Exercise requirements
Can you copy the data in full from the line with "Which particular item of" through the end, raising every coordinate and distance in the answers by 47?
* start Task input *
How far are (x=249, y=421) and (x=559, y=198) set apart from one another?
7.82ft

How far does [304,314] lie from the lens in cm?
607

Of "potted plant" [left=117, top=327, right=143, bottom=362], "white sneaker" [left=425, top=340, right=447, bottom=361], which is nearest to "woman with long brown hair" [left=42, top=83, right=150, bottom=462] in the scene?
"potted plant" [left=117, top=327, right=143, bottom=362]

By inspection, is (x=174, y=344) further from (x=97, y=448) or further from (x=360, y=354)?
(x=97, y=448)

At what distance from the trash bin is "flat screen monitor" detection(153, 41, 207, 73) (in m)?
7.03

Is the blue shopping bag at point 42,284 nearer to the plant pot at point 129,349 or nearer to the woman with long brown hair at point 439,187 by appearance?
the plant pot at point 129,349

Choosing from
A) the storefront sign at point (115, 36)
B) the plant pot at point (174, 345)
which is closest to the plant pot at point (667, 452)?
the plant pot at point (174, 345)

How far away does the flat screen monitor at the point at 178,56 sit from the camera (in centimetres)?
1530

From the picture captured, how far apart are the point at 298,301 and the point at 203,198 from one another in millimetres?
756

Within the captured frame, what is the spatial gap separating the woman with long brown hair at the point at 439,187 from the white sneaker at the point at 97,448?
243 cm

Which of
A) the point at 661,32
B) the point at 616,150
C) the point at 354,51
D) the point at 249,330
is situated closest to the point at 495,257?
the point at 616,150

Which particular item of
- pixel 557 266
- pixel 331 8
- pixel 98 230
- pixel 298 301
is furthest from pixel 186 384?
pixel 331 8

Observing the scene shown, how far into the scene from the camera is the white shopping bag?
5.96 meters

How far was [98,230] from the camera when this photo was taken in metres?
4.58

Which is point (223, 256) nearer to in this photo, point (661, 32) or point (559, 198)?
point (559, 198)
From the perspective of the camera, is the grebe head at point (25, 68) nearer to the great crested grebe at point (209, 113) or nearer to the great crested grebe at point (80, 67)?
* end Task input *
Output of the task
Which particular item of
- pixel 557 266
- pixel 331 8
- pixel 98 230
- pixel 298 301
is furthest from pixel 186 384?
pixel 378 55

Observing the scene shown, how far into the scene from the camera is the white shopping bag?
52.96 meters

How far was [98,230] from the camera when this photo was taken in metres?
51.58

Which is point (223, 256) nearer to in this photo, point (661, 32) or point (559, 198)?
point (606, 245)
From the perspective of the camera, is the grebe head at point (25, 68) nearer to the great crested grebe at point (209, 113) or nearer to the great crested grebe at point (80, 67)?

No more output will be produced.